**PROVIDED RECORDS:**
BEGIN

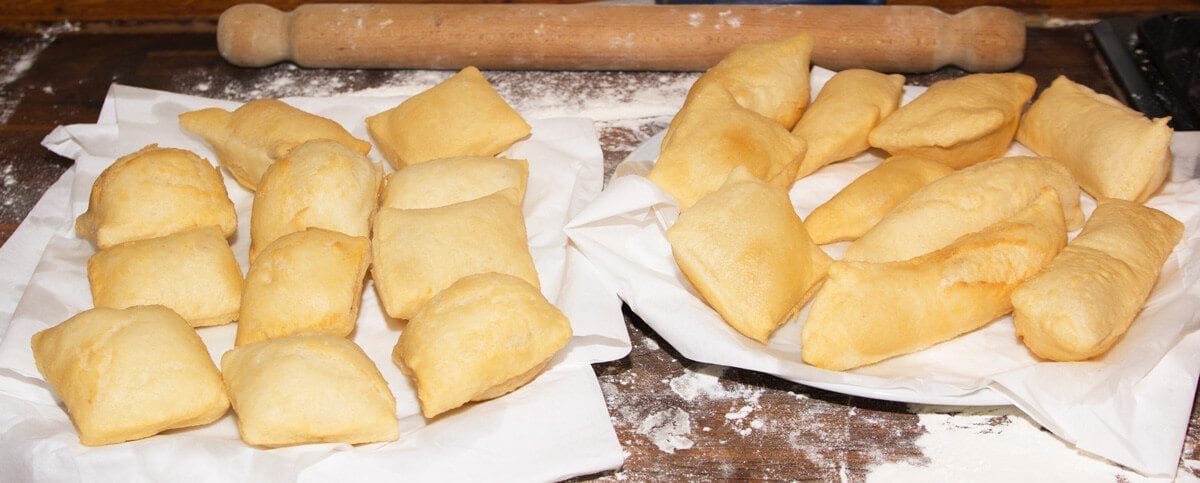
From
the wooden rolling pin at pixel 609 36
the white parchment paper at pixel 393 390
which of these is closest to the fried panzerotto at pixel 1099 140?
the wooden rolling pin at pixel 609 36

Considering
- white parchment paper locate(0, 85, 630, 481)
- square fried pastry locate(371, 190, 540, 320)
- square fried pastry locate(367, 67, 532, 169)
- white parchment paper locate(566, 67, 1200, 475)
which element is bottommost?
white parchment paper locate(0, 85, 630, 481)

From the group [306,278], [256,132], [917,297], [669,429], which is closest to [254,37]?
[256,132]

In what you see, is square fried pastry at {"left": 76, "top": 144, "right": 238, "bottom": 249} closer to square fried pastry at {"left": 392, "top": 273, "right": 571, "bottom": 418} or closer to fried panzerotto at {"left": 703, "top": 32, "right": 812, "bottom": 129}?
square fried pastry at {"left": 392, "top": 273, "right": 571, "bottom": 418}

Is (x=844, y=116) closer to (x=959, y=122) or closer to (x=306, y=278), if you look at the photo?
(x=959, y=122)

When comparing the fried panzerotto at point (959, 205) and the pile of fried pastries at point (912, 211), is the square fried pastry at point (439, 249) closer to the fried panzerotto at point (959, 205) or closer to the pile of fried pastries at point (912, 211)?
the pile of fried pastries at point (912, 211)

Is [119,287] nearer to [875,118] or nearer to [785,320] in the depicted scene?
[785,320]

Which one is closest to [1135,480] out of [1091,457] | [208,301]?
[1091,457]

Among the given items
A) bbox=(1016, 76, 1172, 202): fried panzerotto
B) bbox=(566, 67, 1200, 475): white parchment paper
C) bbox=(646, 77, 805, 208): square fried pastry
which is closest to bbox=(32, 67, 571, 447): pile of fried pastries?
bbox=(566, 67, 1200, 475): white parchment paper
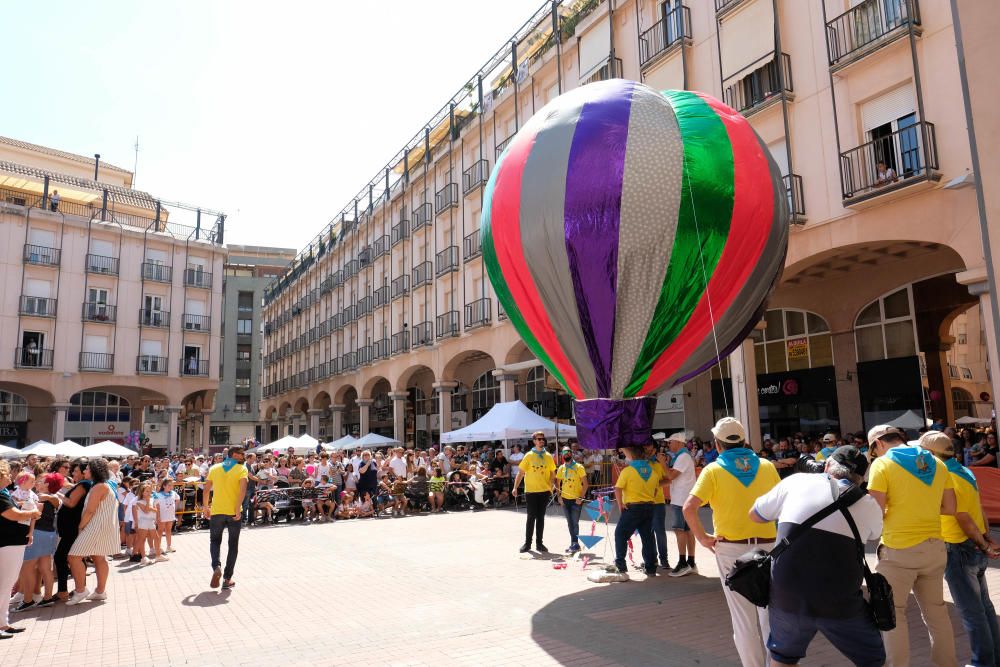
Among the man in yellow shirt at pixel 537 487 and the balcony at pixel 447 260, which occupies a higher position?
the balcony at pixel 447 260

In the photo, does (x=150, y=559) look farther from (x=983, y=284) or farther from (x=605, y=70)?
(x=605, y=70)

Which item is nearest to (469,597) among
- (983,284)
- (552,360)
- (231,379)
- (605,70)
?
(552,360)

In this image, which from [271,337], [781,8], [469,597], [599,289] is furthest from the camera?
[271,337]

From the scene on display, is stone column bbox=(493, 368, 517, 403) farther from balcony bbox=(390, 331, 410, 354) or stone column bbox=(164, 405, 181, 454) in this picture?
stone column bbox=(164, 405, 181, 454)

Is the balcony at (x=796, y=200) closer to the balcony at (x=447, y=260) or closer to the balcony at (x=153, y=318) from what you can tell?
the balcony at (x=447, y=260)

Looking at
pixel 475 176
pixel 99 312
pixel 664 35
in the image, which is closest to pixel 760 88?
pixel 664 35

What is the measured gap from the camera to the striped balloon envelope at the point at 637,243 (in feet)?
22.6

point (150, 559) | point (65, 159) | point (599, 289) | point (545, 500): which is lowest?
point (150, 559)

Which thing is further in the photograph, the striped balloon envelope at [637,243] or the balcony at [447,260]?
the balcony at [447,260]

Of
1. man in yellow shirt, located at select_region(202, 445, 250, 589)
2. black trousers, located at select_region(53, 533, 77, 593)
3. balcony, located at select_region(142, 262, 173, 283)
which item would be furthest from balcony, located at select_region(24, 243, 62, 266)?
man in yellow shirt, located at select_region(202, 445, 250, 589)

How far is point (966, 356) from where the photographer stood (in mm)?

END

**EXERCISE DESCRIPTION:**
Copy the lines exactly, from the line that contains "From the scene" through the last line, including both.

**FULL ANSWER:**
From the scene on display, is stone column bbox=(493, 368, 517, 403) farther from balcony bbox=(390, 331, 410, 354) or stone column bbox=(164, 405, 181, 454) in this picture?
stone column bbox=(164, 405, 181, 454)

Is the balcony at (x=796, y=200) closer to the balcony at (x=447, y=260) or closer to the balcony at (x=153, y=318) from what you can tell?
the balcony at (x=447, y=260)

Looking at
pixel 475 176
pixel 99 312
pixel 664 35
in the image, which is closest to pixel 760 88?
pixel 664 35

What is the measured gap from the camera to the striped balloon envelope at the point at 637,243 (in feet)?
22.6

point (150, 559) | point (65, 159) | point (599, 289) | point (545, 500): which is lowest?
point (150, 559)

Which thing is further in the photograph, the striped balloon envelope at [637,243] or the balcony at [447,260]?
the balcony at [447,260]

Of
1. man in yellow shirt, located at select_region(202, 445, 250, 589)
2. black trousers, located at select_region(53, 533, 77, 593)
3. balcony, located at select_region(142, 262, 173, 283)
which item would be furthest from balcony, located at select_region(24, 243, 62, 266)?
man in yellow shirt, located at select_region(202, 445, 250, 589)

How far is point (966, 356) from where the photographer stood (in mm)?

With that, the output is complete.